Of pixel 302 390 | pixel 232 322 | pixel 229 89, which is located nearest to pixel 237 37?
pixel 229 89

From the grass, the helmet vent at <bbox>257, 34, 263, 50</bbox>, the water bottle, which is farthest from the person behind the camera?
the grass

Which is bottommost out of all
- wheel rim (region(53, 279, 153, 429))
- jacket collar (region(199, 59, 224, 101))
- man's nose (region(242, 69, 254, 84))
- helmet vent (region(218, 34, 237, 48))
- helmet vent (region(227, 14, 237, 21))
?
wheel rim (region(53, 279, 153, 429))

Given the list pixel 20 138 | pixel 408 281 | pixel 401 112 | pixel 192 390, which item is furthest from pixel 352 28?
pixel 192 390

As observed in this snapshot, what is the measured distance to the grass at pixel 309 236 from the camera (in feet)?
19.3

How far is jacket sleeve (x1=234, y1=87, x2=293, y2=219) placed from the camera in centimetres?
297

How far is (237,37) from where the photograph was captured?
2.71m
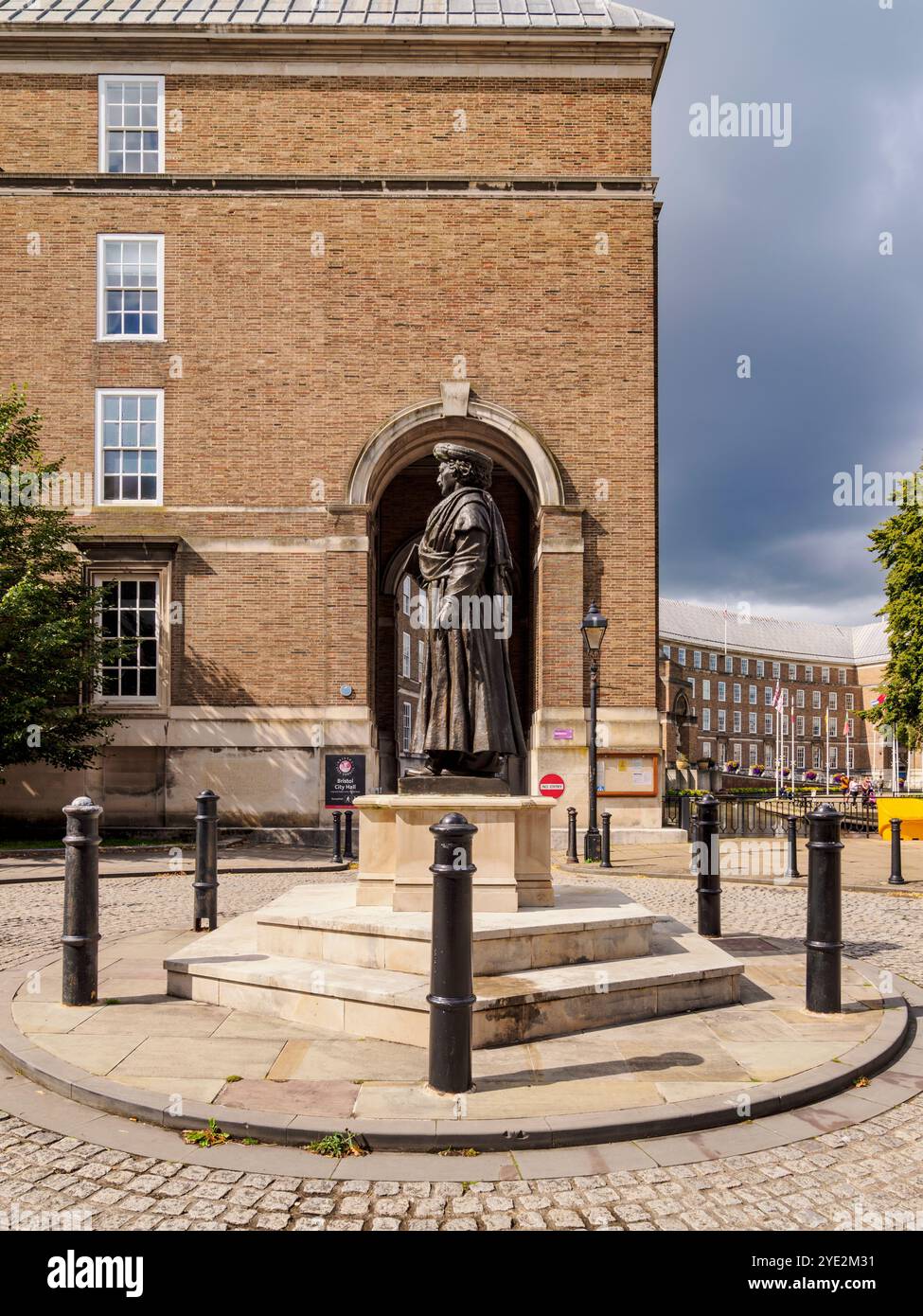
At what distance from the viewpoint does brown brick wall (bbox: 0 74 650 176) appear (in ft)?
67.2

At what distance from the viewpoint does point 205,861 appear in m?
8.95

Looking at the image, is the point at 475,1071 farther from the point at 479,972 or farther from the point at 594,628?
the point at 594,628

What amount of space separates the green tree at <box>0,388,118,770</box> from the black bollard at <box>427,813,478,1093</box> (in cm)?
1424

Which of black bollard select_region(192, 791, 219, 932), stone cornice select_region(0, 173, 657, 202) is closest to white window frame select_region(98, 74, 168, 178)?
stone cornice select_region(0, 173, 657, 202)

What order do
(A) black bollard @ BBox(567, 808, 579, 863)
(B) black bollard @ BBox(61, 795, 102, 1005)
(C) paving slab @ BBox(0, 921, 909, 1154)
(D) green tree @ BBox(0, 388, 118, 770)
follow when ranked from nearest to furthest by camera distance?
(C) paving slab @ BBox(0, 921, 909, 1154) < (B) black bollard @ BBox(61, 795, 102, 1005) < (D) green tree @ BBox(0, 388, 118, 770) < (A) black bollard @ BBox(567, 808, 579, 863)

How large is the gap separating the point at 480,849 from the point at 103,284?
58.2 feet

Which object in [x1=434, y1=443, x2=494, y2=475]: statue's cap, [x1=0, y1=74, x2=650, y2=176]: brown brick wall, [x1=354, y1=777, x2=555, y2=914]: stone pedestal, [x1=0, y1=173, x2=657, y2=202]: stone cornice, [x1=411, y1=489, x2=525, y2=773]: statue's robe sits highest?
[x1=0, y1=74, x2=650, y2=176]: brown brick wall

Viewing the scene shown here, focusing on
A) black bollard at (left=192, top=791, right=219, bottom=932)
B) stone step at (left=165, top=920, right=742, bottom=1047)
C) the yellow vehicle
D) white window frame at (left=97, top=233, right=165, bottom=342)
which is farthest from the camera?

□ □ □

* _REQUIRED TASK_: Rewrite all the items above, switching "helmet vent" to "helmet opening" wherever it occurs and changing nothing else. Leave the pictures out of your answer.

* _EXERCISE SOLUTION_:
Of pixel 302 390 | pixel 232 322 | pixel 229 89, which is located nearest to pixel 237 37?
pixel 229 89

From the grass, the helmet opening at <bbox>257, 34, 263, 50</bbox>, the water bottle, which is farthest from the person behind the camera?
the grass

Which is bottommost out of all
- wheel rim (region(53, 279, 153, 429))
- jacket collar (region(199, 59, 224, 101))
- man's nose (region(242, 69, 254, 84))
- helmet opening (region(218, 34, 237, 48))
- helmet opening (region(227, 14, 237, 21))
?
wheel rim (region(53, 279, 153, 429))

Given the list pixel 20 138 | pixel 408 281 | pixel 401 112 | pixel 192 390, which item is furthest from pixel 352 28?
pixel 192 390

As observed in this snapshot, what is the measured distance to the grass at pixel 309 236 from the camera (in feet)?
19.3

How far is jacket sleeve (x1=234, y1=87, x2=293, y2=219) placed from the camera in centimetres?
297

How far is (237,37) from where the photograph was captured?
2.71m
At what distance from the viewpoint does brown brick wall (bbox: 0 74 650 176) appear (in ft)?
67.2

At what distance from the viewpoint does point 205,861 appear in m?
8.95

Looking at the image, is the point at 475,1071 farther from the point at 479,972 or farther from the point at 594,628?
the point at 594,628

What amount of space separates the green tree at <box>0,388,118,770</box> from the black bollard at <box>427,813,478,1093</box> (in cm)?
1424

Which of black bollard select_region(192, 791, 219, 932), stone cornice select_region(0, 173, 657, 202) is closest to white window frame select_region(98, 74, 168, 178)?
stone cornice select_region(0, 173, 657, 202)

What order do
(A) black bollard @ BBox(567, 808, 579, 863)
(B) black bollard @ BBox(61, 795, 102, 1005)
(C) paving slab @ BBox(0, 921, 909, 1154)
(D) green tree @ BBox(0, 388, 118, 770)
follow when ranked from nearest to furthest by camera distance?
(C) paving slab @ BBox(0, 921, 909, 1154) < (B) black bollard @ BBox(61, 795, 102, 1005) < (D) green tree @ BBox(0, 388, 118, 770) < (A) black bollard @ BBox(567, 808, 579, 863)

How large is the gap separating the point at 480,849 from the point at 103,284?
58.2 feet

Which object in [x1=434, y1=443, x2=494, y2=475]: statue's cap, [x1=0, y1=74, x2=650, y2=176]: brown brick wall, [x1=354, y1=777, x2=555, y2=914]: stone pedestal, [x1=0, y1=173, x2=657, y2=202]: stone cornice, [x1=411, y1=489, x2=525, y2=773]: statue's robe sits highest?
[x1=0, y1=74, x2=650, y2=176]: brown brick wall

Viewing the scene shown here, focusing on
A) black bollard at (left=192, top=791, right=219, bottom=932)
B) stone step at (left=165, top=920, right=742, bottom=1047)
C) the yellow vehicle
D) white window frame at (left=97, top=233, right=165, bottom=342)
which is farthest from the camera?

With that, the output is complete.